Task: Count the lines in the data below that contain the string "shrub". Matching is case-sensitive, and the reply should be the number alone.

Records shown:

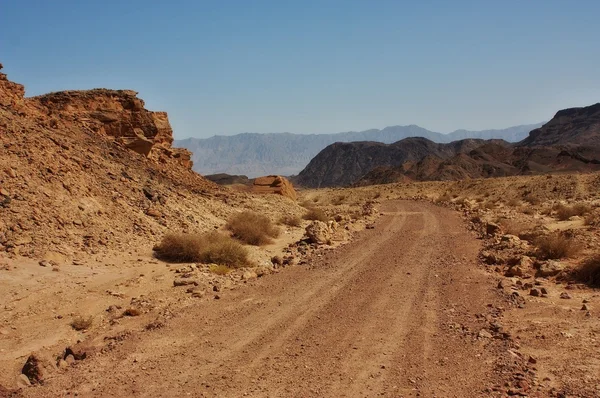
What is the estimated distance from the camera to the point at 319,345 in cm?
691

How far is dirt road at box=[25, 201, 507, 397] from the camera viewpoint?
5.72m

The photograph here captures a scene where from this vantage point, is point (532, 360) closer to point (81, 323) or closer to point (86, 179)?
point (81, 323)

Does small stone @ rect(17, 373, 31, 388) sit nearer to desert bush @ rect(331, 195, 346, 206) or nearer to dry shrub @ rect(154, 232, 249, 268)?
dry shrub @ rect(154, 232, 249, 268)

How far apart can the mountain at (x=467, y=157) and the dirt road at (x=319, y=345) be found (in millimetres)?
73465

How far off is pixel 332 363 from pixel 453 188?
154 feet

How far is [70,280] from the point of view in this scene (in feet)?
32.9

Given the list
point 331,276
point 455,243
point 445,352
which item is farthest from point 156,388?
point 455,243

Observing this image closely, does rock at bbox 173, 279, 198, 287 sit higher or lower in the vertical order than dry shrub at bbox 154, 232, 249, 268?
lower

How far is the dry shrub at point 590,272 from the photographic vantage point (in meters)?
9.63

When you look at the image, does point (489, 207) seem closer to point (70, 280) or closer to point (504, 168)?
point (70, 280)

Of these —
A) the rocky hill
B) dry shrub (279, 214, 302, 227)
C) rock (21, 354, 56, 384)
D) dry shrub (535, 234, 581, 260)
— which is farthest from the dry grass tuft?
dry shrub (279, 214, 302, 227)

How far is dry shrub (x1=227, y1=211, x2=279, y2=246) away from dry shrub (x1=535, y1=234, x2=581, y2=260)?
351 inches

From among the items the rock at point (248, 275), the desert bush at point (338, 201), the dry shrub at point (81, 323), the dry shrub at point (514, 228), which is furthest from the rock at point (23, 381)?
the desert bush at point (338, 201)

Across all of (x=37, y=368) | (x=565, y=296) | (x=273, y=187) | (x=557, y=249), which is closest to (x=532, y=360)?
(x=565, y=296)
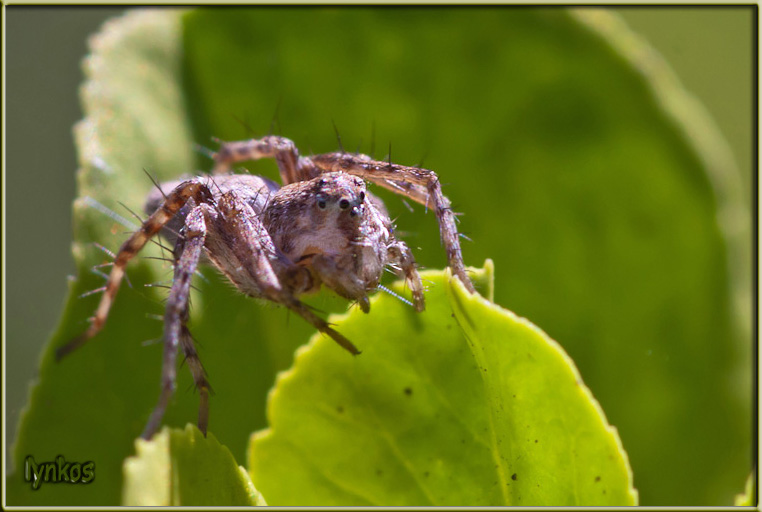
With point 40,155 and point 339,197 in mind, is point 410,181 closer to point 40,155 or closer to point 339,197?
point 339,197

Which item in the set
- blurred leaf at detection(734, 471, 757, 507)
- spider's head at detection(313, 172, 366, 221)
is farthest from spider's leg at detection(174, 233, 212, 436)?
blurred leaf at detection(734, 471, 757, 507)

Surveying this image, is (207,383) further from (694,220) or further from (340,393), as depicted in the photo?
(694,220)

...

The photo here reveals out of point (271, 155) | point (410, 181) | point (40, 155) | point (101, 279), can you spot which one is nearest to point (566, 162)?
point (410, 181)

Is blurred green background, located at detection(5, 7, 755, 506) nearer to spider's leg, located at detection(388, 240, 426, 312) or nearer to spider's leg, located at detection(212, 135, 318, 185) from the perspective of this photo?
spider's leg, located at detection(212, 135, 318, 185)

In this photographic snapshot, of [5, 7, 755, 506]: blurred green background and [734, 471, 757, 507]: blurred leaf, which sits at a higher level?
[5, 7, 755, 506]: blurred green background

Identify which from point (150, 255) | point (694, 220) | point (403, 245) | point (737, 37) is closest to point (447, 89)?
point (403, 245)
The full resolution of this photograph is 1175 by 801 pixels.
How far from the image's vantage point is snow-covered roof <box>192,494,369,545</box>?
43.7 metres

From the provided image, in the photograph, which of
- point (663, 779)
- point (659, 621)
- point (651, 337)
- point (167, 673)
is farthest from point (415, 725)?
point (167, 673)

Correct result: 9